▶ **TASK PROMPT**
Please output only the lines that begin at the line with "Wellington, site 014a, 7/10/2016" and run through the end of the entries below, exactly as written. Drop all pictures.

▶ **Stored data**
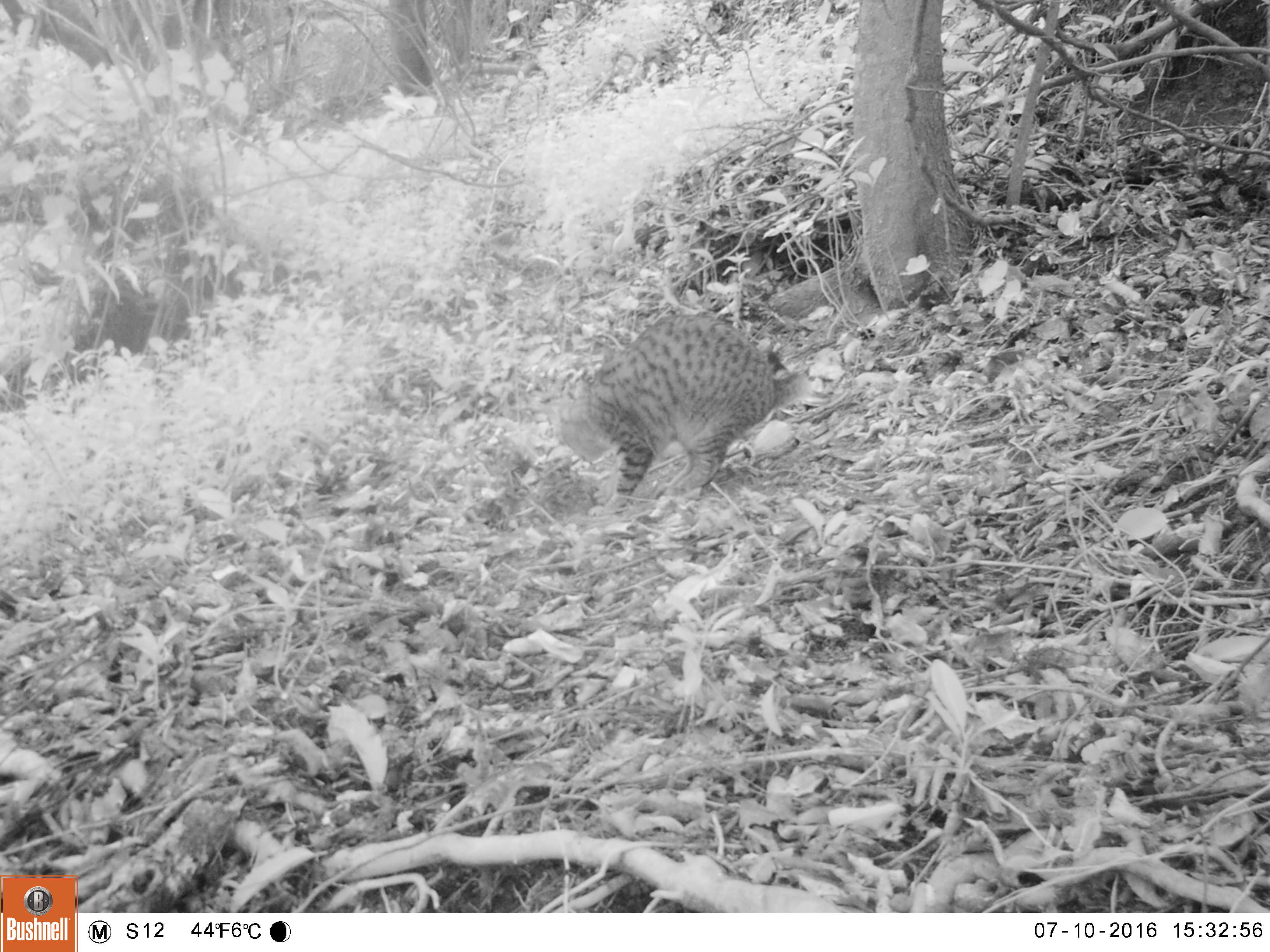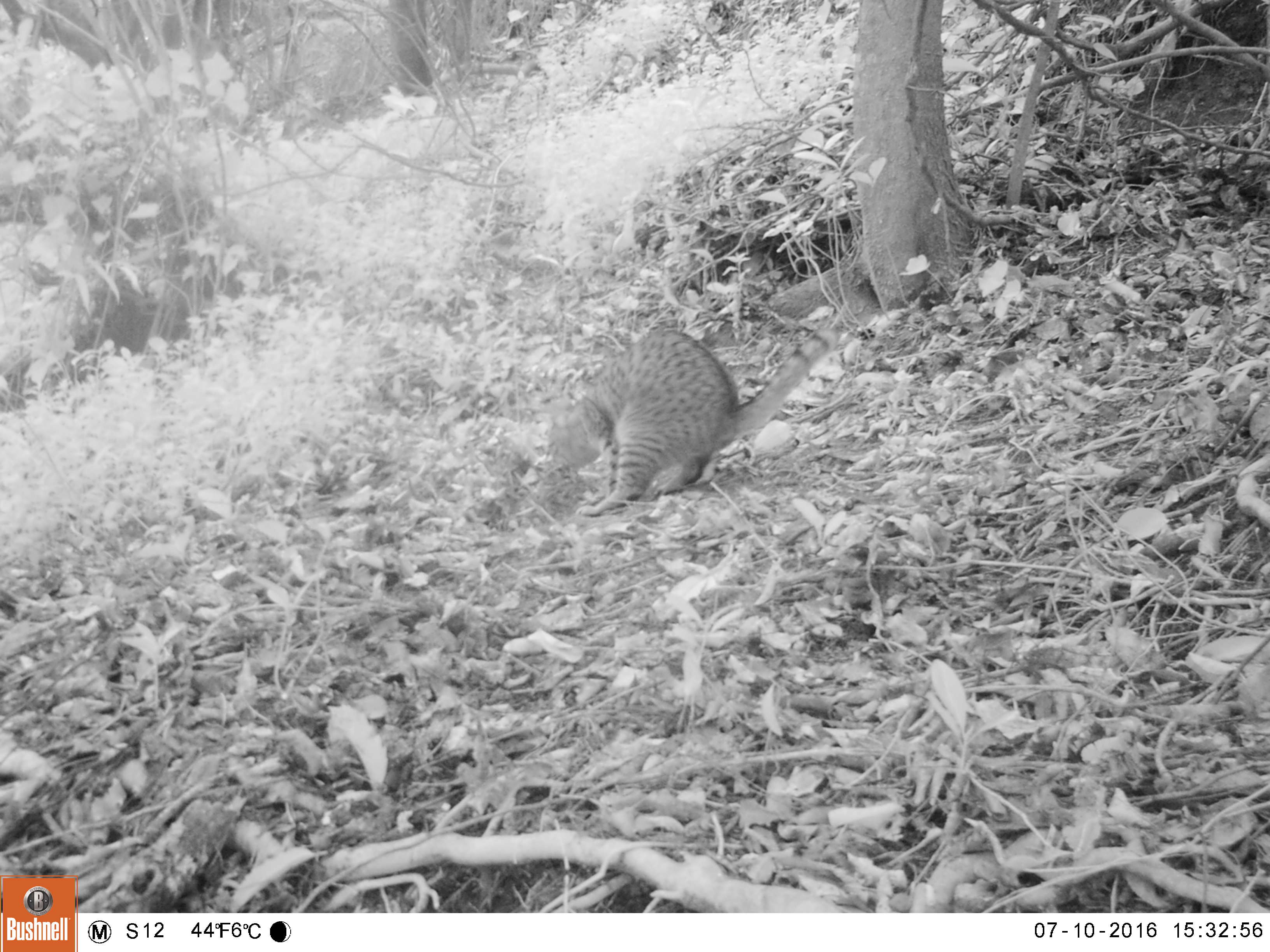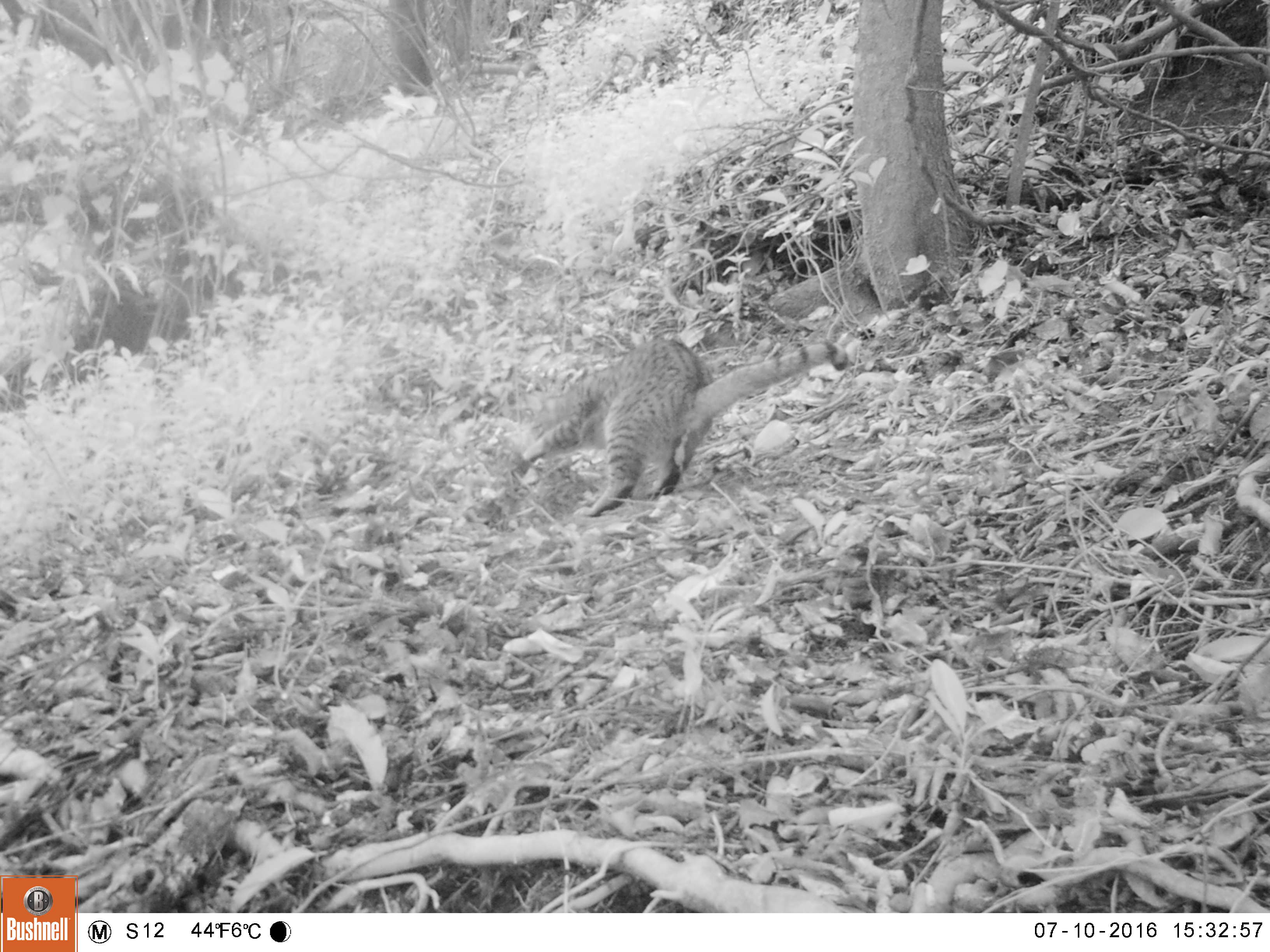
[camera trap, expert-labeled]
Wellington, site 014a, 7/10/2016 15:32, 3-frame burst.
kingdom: Animalia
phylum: Chordata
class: Mammalia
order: Carnivora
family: Felidae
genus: Felis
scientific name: Felis catus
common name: cat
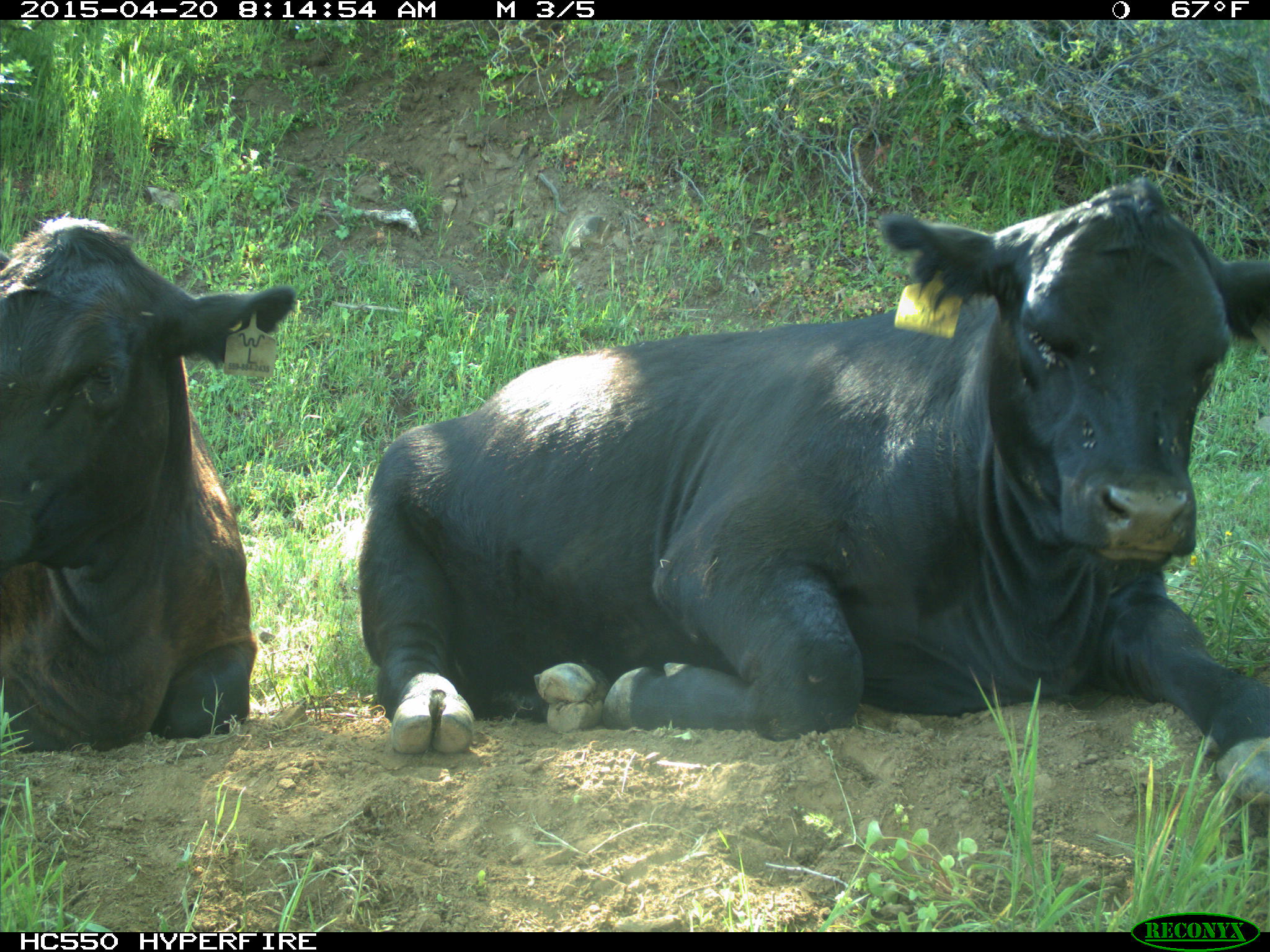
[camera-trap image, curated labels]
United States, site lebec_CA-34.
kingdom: Animalia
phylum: Chordata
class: Mammalia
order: Artiodactyla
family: Bovidae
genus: Bos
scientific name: Bos taurus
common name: domestic cow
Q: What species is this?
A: Bos taurus (domestic cow).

▶ **SOLUTION TO THIS EXERCISE**
Wellington, site 014a, 7/10/2016 15:32, 3-frame burst.
kingdom: Animalia
phylum: Chordata
class: Mammalia
order: Carnivora
family: Felidae
genus: Felis
scientific name: Felis catus
common name: cat
[camera-trap image, curated labels]
United States, site lebec_CA-34.
kingdom: Animalia
phylum: Chordata
class: Mammalia
order: Artiodactyla
family: Bovidae
genus: Bos
scientific name: Bos taurus
common name: domestic cow
Q: What species is this?
A: Bos taurus (domestic cow).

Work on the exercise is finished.